States can draft laws that contradict federal laws (or disallow federal practices), leading to court cases where the state defends the constitutionality of their law, and the feds defend the constitutionality of the federal law (or practice.)
This is one of the faster ways a law can make its way to the supreme court (see the ACA implementation in half the states, before it came before SCOTUS and it was ruled constitutional.)
It'd be interesting to see this law take effect, have the feds sue, and watch the states defend their decision in the supreme court, in which case we'd get to see a ruling on the constitutionality of the wiretapping (if the justices were willing to hear/rule on it.)
Plus it's relatively easy to cancel a contract 7 years ahead of time, then renew it before that time comes up.
What about the IRS? Doesn't actually every government agency collect data?
Thankfully, reading the bill paints a little more optimistic of a picture, but I can still see several interpretations of the wording that could have unintended consequences.
Their system not only doesn't work but creates haystacks so big that needles get deeply hidden and no real intelligence happens.
The rationale for the spy-everyone story is such an implausible fantasy. We have to stop letting people get away with saying it without being challenged.
This needs to stop.
-Hermann Göring at the Nuremberg trials
>“refuse support to any federal agency which collects electronic data within this state.”
Wikipedia has a huge list of U.S. federal agencies [0]. Can someone provide an example of a federal agency that doesn't collect data in Utah?
Skimming through the list, I would expect that nearly all of them do collect data in Utah.
(Admittedly, I didn't read the bill so it's quite possible that "support" and "data" are very specifically defined.)
[0]: https://en.wikipedia.org/wiki/List_of_federal_agencies_in_th...
So even if they pass this next year, the NSA have six years to sue them and do whatever they like - i.e. ruin the lives of anyone who opposes them, and any legislators who voted in favour of this, and then maybe implant their own people, who'll vote that everyone from Utah is now an NSA-serf and must provide blood for cooling.
More effective would be a cunningly managed massive algal bloom upstream from their intakes, which would neatly clog all the things, and hopefully cause a large fire, localised entirely in their information nexus of doom.

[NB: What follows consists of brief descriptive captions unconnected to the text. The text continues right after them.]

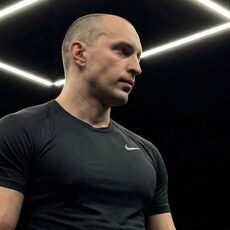 Фотография мужчины Дмитрий, 25 лет из г. Королёв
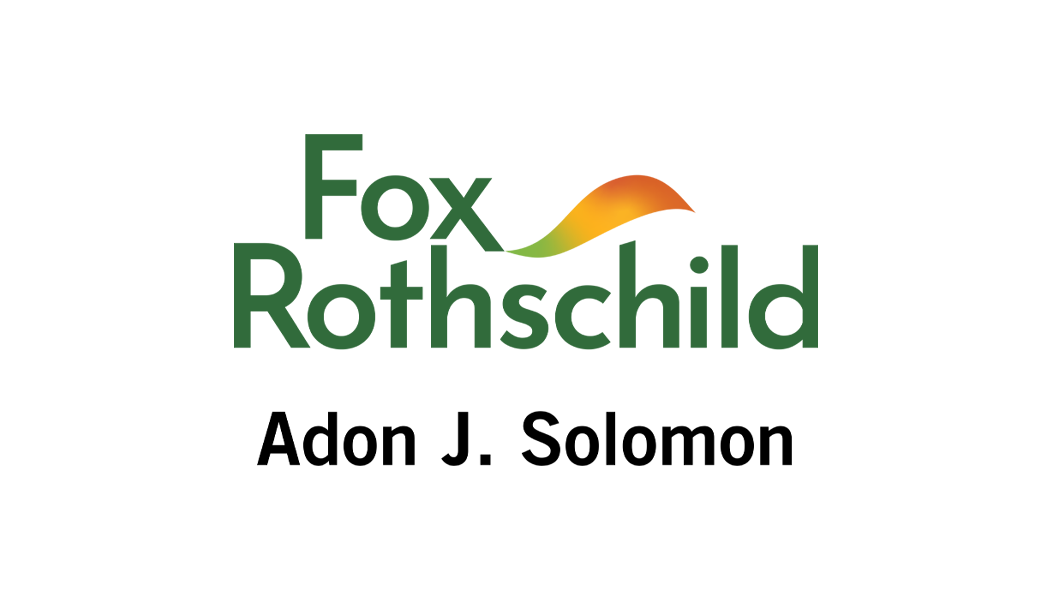 foxrothschild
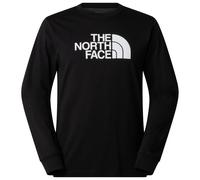 The North Face - Evolution Half Dome Long Sleeve - Haut à manches longues - L - black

You might just wake up one morning with a squad of armed policemen storming your house who will "find" child porn on your computer.
The original House of Cards was British, though it doesn't really reflect how UK politics are.
Yes, Minister comes closer: http://www.imdb.com/title/tt0080306/
Though that implies that through the farce we get things done, which hasn't been true for a while.
Not sure what this has to do with the water supply to a datacenter though.